= TASK ITEM =
Copy the entries below exactly; any picture among them should be left out.

= PROVIDED RECORDS =
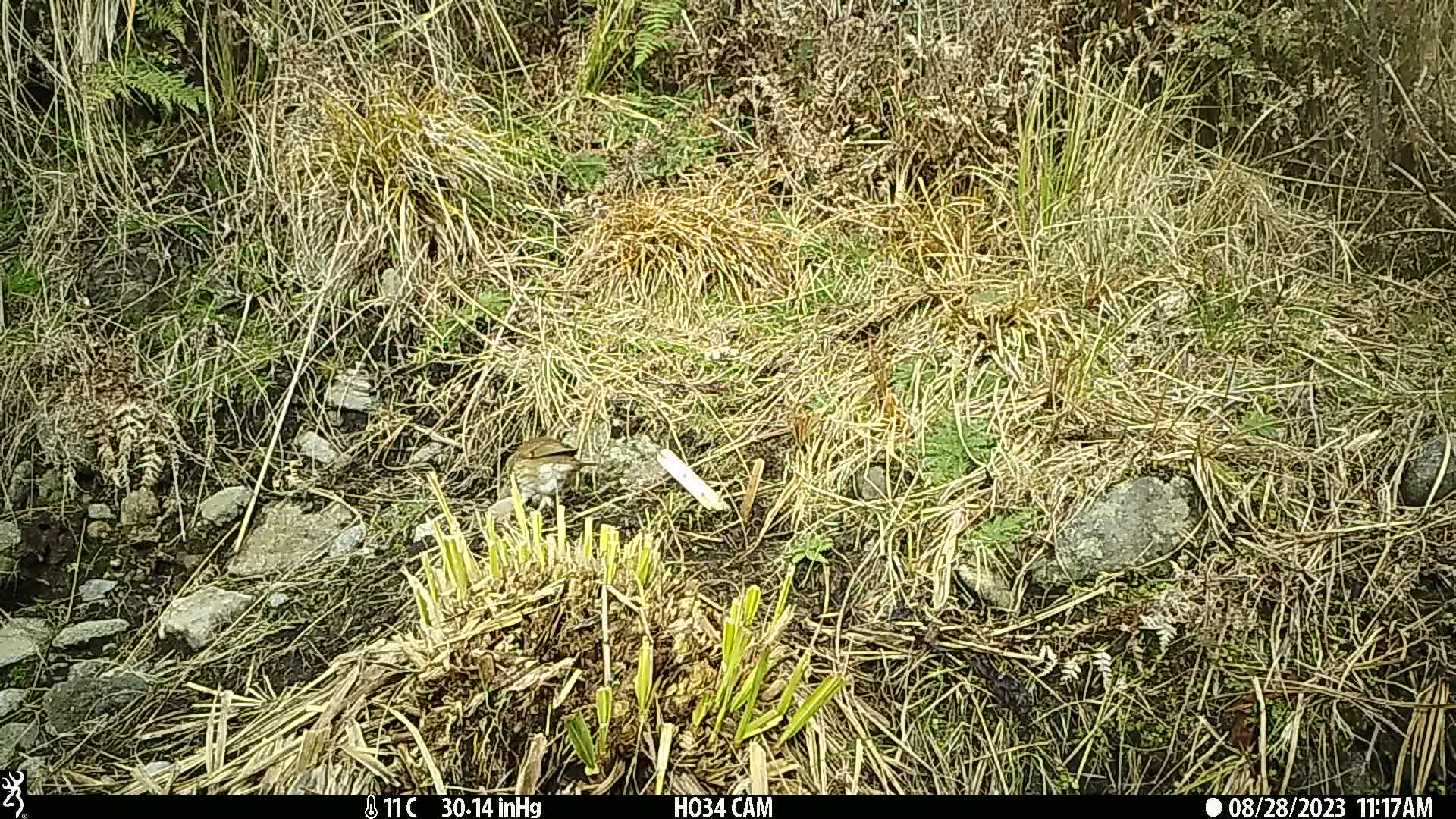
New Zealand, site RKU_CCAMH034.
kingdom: Animalia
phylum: Chordata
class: Aves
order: Passeriformes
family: Turdidae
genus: Turdus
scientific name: Turdus philomelos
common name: song thrush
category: thrush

= SOLUTION TO THE PROBLEM =
New Zealand, site RKU_CCAMH034.
kingdom: Animalia
phylum: Chordata
class: Aves
order: Passeriformes
family: Turdidae
genus: Turdus
scientific name: Turdus philomelos
common name: song thrush
category: thrush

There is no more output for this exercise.